Another noticeable step can be using gender neutral pronouns. The use of ‘he’ and ‘she’ as pronouns gives way to gender discrimination. ‘He’ and ‘She’ are two extreme binaries that don’t leave room for other gender identities and give an impression that man and woman are the two default genders which people identify with. However, in reality these are not the only two gender people identify with. This concept of gender binary can also be analysed as a source for gender specific pronouns, or, this can also be a cause of why our society has gender specific pronouns.
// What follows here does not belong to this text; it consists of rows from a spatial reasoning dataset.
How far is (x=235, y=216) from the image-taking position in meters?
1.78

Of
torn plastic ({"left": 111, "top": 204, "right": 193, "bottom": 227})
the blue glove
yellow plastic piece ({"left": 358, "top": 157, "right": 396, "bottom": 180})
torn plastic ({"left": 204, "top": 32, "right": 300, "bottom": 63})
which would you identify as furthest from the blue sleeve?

With growing awareness and acceptance of the other genders, it is time our society is in dire need of gender friendly pronouns, that is, usage of gender inclusive language. Adopting a gender-neutral language will not only make us more inclusive but also make us one step closer in avoiding discrimination on the basis of gender. For example, while referring to a job interview form, if a person writes Miss/Mr./Mrs. before their name, there are high changes that they might be discriminated and judged on the basis of their gender, whereas, this might not be the case if language doesn’t require these.


Many languages around the world have sensed the need of neutrality and Swedish thus became the first language to have a gender neutral pronoun added by an authoritative institution. The Netherlands allows gender neutral pronouns in its passports. India’s first gender-neutral graduation certificate was granted by NALSAR University of Law, Hyderabad to one of its students, issuing a certificate with the honorific Mx., instead of the commonly used Mr. and Ms.


Law reforms against sexual violence should be acknowledged. The objective behind the provisions should be well analysed and focus on individual rights, rather than making women properties of their husbands. In this regard, I would like to conclude with the following line-


‘The stigma and shaming of victims of sexual violence cannot be dismantled as long as there is stigma and shaming of sexuality itself.’

[i] Harris J, White V (2018). A Dictionary of Social Work and Social Care. Oxford University Press. p. 335. ISBN 978-0192516862. Retrieved August 19, 2018.